There are several reasons for that.
One, I’m getting older and although I like to think of myself as having just as much vigor in life as I did when I was 18 or 19, I know that it’s just not true. I’m at the age where I had envisioned that I’d be relatively settled. Fate saw it otherwise.
Second, having experienced homelessness for a little over two years, I found that I’ve somehow managed to get out of practice at dealing with certain situations with as clear of a thought process as I did before I became homeless.
It isn’t that my mental faculties are really any less than they were before I experienced homelessness. When a person becomes homeless, however, the main focus is on just trying to survive from one moment to the next. It’s about trying to make sure that you have food in your belly and a place to sleep.
The result is that, many of things that you thought about in your "previous" life become somewhat surreal. You know that at one time you had a life, but the memory is a bit blurred. The edges aren’t as sharp as they had been at one time. You find yourself dealing with situations and circumstances you can in no way ever be prepared for. I imagine that it must be even harder for a family who becomes homeless.
Just this morning I stopped to talk to a family who has been homeless now for just a little over a year. They have a small boy about 4 years of age. They also have another one on the way. Although they tried sounding optimistic about things turning around for them, and expressed hope that they might be getting off of the streets sometime soon, the look in their eyes told a different story.
As they sat waiting for the bus, you could tell that they were trying to maintain as neat of an appearance as possible. Yet, since they were toting their "luggage" with them, it was easy to see that this was a family who had been homeless longer than just a month or two. These – unfortunately – were seasoned veterans. They’d seen and had been through a lot in just a year’s time.
You could see a weariness in their eyes – even a bit of sadness. A great weight seemed to press down upon their shoulders. Even their young son, who was "playing" with his dad, seemed to be a bit more subdued than any child his age should be. At his age, this little boy’s only concern should be what type of milk and cookies he will be getting in preschool today.
After I had introduced myself, I asked them a few questions about their homelessness. The story was similar to many that I’ve heard. They had found themselves experiencing hard times financially. First there was the loss of a job. Afterward, not being able to find a job that paid enough to keep a roof over their heads. Eviction. And finally the streets.
More and more I’m finding that the homeless of today are just folks who have hit a rough patch in their lives. Yes, there are still those homeless who are as a direct result of their actions or inactions: drug or alcohol abuse, gambling addictions, mismanagement of finances, crime and etcetera. There are even those who deliberately become homeless.
Yet, it’s folks like the "people next door" who are more and more often becoming homeless. The economy is going south, the price of housing continues to go up and people just don’t have the financial wherewithal to maintain.
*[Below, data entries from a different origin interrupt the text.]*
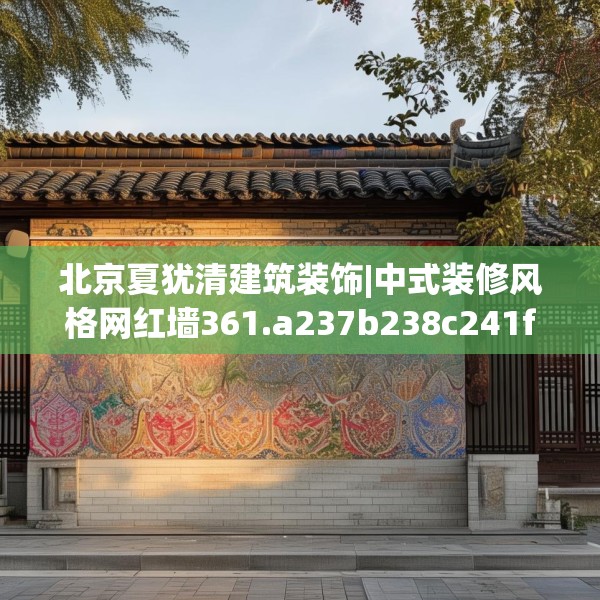 北京夏犹清建筑装饰|中式装修风格网红墙361.a237b238c241fgy.248jhhj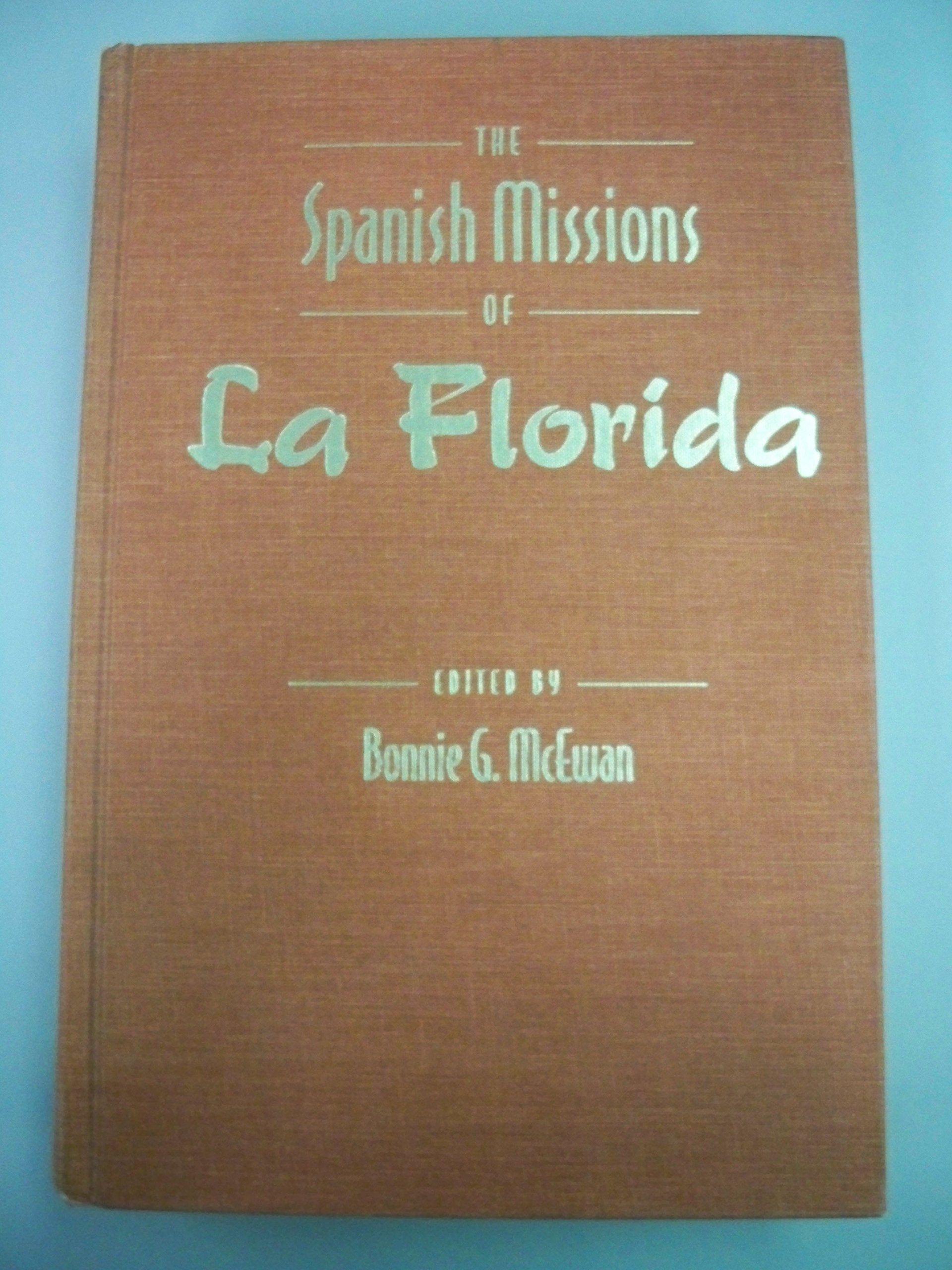 The Spanish Missions of LA Florida Books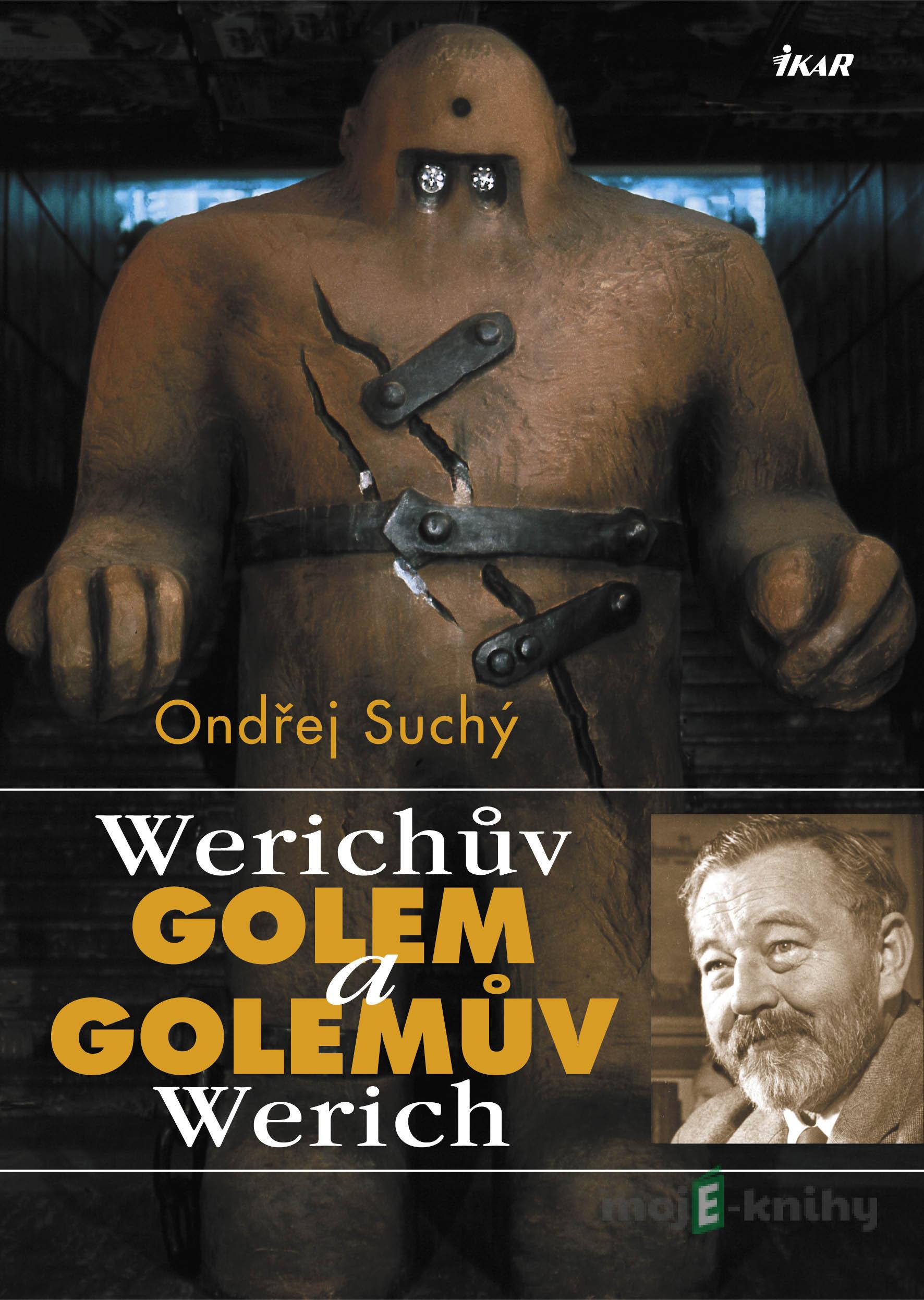 Werichův Golem a Golemův Werich - Ondřej Suchý Werichův Golem a Golemův Werich - Ondřej Suchý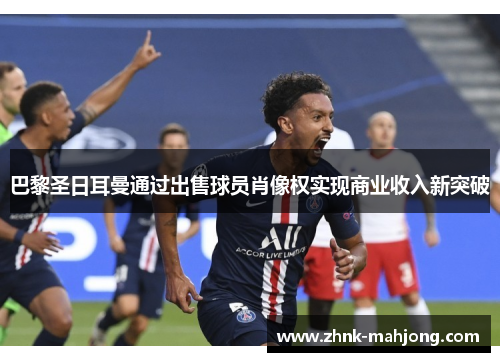 巴黎圣日耳曼通过出售球员肖像权实现商业收入新突破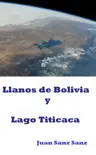Llanos de Bolivia y Lago Titicaca synopsis, comments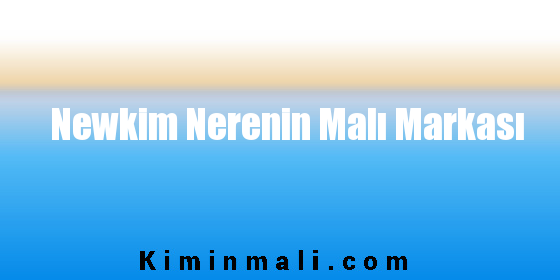 Newkim Nerenin Malı Markası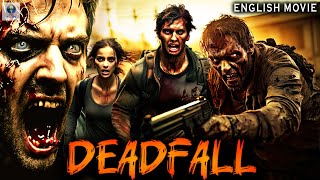 Deadfall | Full Action Movie In English | Zombie Hollywood Movie | Full HD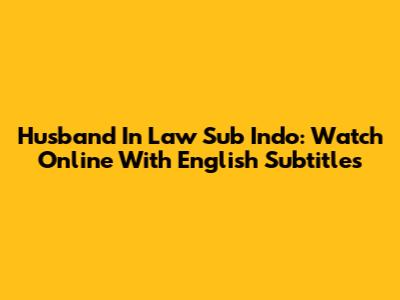 Husband In Law Sub Indo: Watch Online With English Subtitles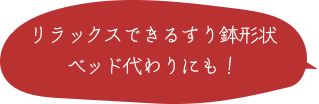 リラックスできるすり鉢形状。ベッド代わりにも！
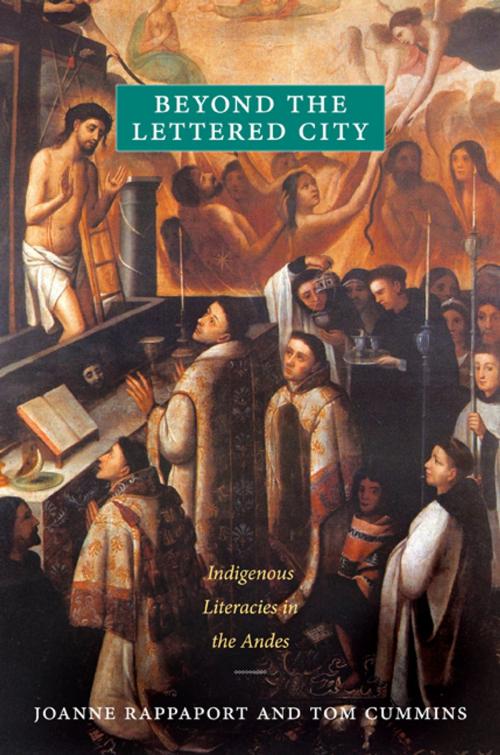 Cover of the book Beyond the Lettered City by Joanne Rappaport, Tom Cummins, Duke University Press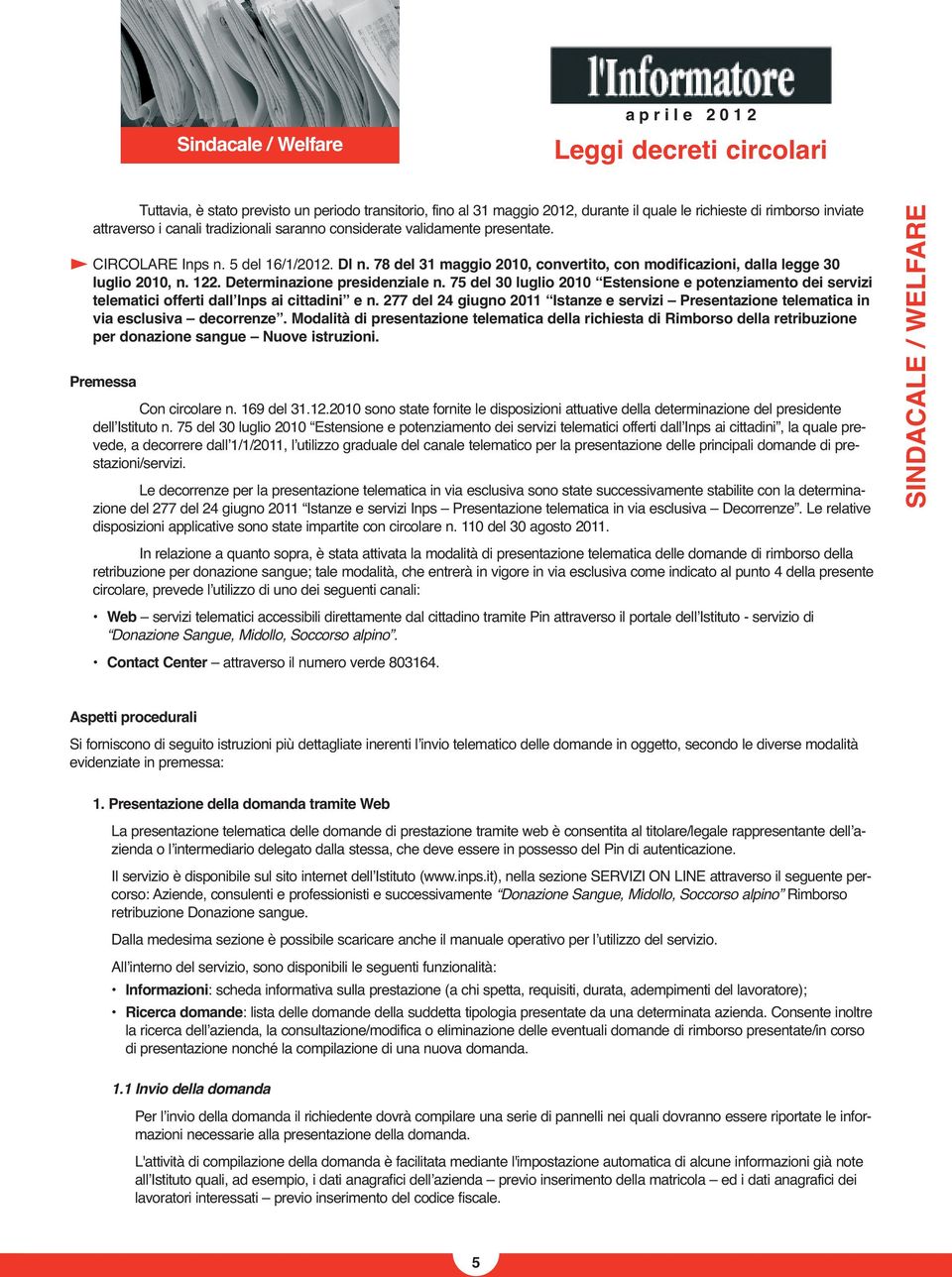 Determinazione presidenziale n. 75 del 30 luglio 2010 Estensione e potenziamento dei servizi telematici offerti dallʼinps ai cittadini e n.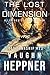 The Lost Dimension (Lost Starship Series Book 23)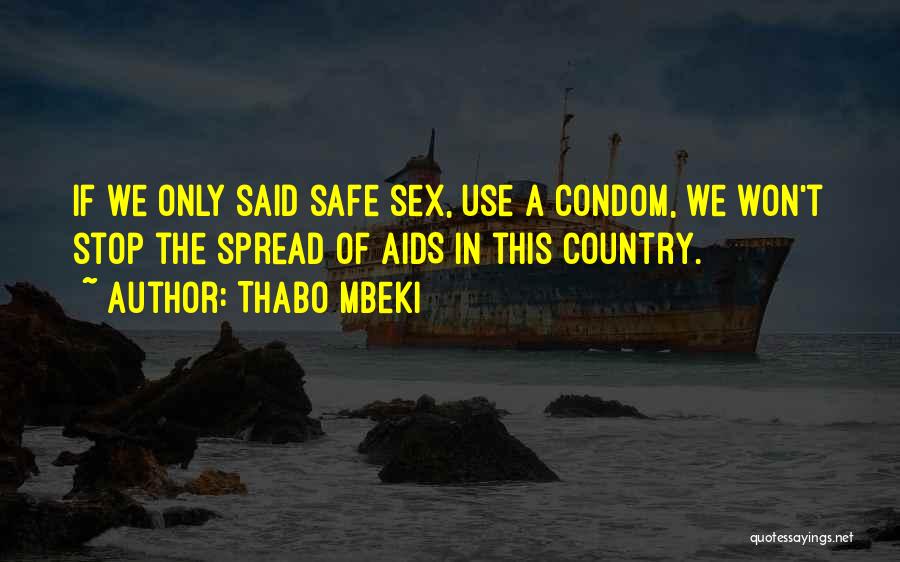 Thabo Mbeki Quotes: If We Only Said Safe Sex, Use A Condom, We Won't Stop The Spread Of Aids In This Country.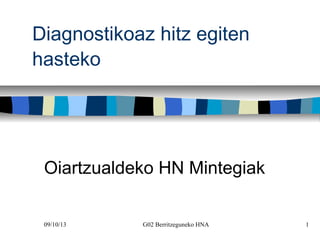 09/10/13 G02 Berritzeguneko HNA 1
Diagnostikoaz hitz egiten
hasteko
Oiartzualdeko HN Mintegiak
 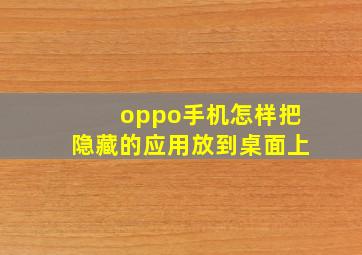 oppo手机怎样把隐藏的应用放到桌面上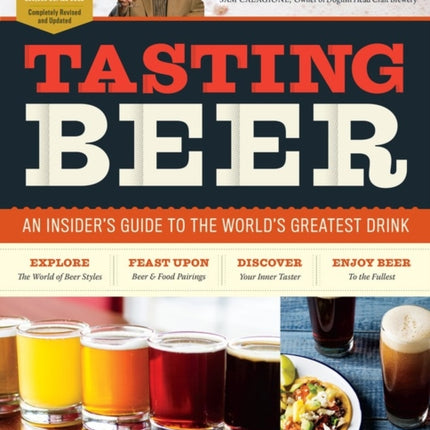 Tasting Beer, 2nd Edition: An Insider's Guide to the World's Greatest Drink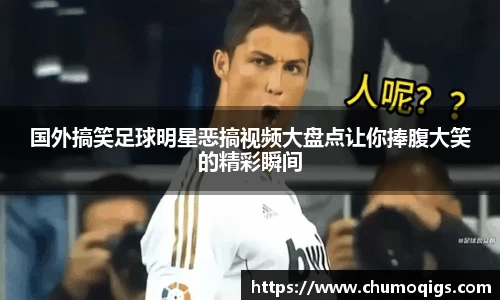 国外搞笑足球明星恶搞视频大盘点让你捧腹大笑的精彩瞬间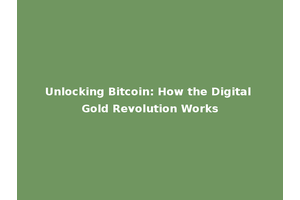 Unlocking Bitcoin: How the Digital Gold Revolution Works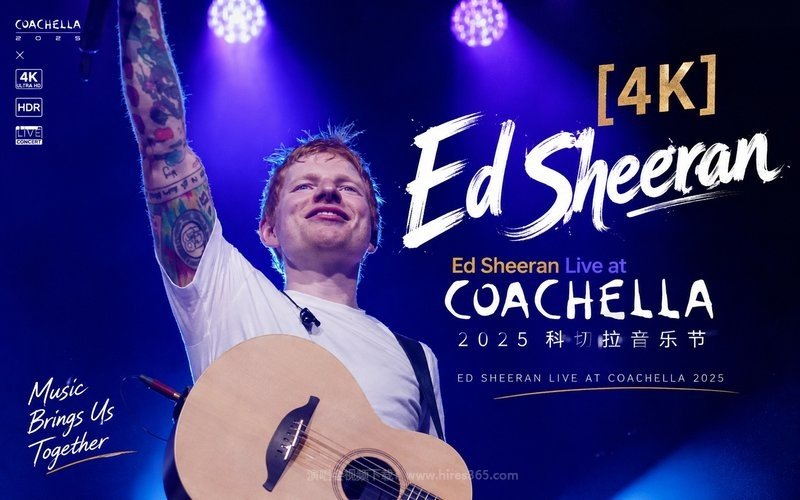 【4K】Ed Sheeran – 2025 科切拉音乐节 Ed Sheeran Live at Coachella 2025 现场封面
Senior citizens who have worked all of their lives and are living on a fixed income are finding it harder to pay rent, pay for their necessary medications and still be able to afford to eat. Just one little financial emergency and they find themselves homeless.
Several day ago, I was speaking with a lecturer in the Teacher Education Division at Cal Poly University. She asked a question that echoes what I’ve been asking for a couple of years now:
"How is it that the United States, which is the most prosperous nation on the face of the earth, has so many homeless and no one seemingly cares?"